# Do this
Present the stretch of the records from the line containing "Is (50,98) located" through the end as a Markdown table with columns No. and Line. Number each row and leave out blank lines.

───── Records provided ─────

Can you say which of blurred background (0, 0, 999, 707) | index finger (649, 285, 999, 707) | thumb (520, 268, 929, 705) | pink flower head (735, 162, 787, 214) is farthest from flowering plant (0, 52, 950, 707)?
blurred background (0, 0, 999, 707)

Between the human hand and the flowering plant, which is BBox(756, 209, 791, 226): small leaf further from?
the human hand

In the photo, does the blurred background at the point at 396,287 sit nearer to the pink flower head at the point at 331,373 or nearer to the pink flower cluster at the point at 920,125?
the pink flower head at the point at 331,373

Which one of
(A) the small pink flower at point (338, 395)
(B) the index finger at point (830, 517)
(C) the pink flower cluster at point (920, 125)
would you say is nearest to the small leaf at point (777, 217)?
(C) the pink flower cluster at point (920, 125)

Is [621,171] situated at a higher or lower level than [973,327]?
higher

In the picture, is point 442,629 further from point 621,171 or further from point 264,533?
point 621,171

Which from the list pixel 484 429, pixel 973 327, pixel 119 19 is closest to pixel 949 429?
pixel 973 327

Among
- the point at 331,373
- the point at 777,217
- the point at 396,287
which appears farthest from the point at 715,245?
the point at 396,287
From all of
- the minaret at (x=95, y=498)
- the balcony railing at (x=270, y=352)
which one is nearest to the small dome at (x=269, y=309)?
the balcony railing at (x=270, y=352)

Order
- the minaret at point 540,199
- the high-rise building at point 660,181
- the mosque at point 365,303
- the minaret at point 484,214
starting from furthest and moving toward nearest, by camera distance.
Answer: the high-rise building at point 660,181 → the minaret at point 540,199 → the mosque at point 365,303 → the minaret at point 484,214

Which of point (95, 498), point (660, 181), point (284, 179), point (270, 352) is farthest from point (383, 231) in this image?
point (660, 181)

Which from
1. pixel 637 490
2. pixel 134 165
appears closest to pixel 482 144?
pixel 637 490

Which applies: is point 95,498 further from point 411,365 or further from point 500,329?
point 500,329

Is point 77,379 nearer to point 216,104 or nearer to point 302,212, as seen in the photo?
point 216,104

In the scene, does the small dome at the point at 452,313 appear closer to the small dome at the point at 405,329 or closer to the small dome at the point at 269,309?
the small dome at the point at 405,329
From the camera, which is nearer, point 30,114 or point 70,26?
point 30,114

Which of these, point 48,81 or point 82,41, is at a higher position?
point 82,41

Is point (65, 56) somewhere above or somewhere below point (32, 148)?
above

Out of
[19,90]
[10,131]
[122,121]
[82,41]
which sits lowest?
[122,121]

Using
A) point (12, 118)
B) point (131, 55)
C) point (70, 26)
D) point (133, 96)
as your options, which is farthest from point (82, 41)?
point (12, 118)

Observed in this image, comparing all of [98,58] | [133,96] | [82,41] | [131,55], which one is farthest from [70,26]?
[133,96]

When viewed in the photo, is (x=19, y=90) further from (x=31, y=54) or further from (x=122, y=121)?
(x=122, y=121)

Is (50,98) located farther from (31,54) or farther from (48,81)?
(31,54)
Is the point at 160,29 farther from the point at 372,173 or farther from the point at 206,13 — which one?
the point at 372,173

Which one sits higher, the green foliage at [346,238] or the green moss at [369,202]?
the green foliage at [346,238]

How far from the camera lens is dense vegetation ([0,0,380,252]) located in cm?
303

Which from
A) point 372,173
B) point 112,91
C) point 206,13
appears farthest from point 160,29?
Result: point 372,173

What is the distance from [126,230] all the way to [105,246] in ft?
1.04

─────

# Expected output
| No. | Line |
|---|---|
| 1 | Is (50,98) located farther from (31,54) or farther from (48,81)? |
| 2 | (31,54) |
| 3 | Is the point at 160,29 farther from the point at 372,173 or farther from the point at 206,13 — which one? |
| 4 | the point at 372,173 |
| 5 | Which one sits higher, the green foliage at [346,238] or the green moss at [369,202]? |
| 6 | the green foliage at [346,238] |
| 7 | How far from the camera lens is dense vegetation ([0,0,380,252]) located in cm? |
| 8 | 303 |
| 9 | Which from |
| 10 | A) point 372,173 |
| 11 | B) point 112,91 |
| 12 | C) point 206,13 |
| 13 | appears farthest from point 160,29? |
| 14 | Result: point 372,173 |
| 15 | What is the distance from [126,230] all the way to [105,246] in ft? |
| 16 | 1.04 |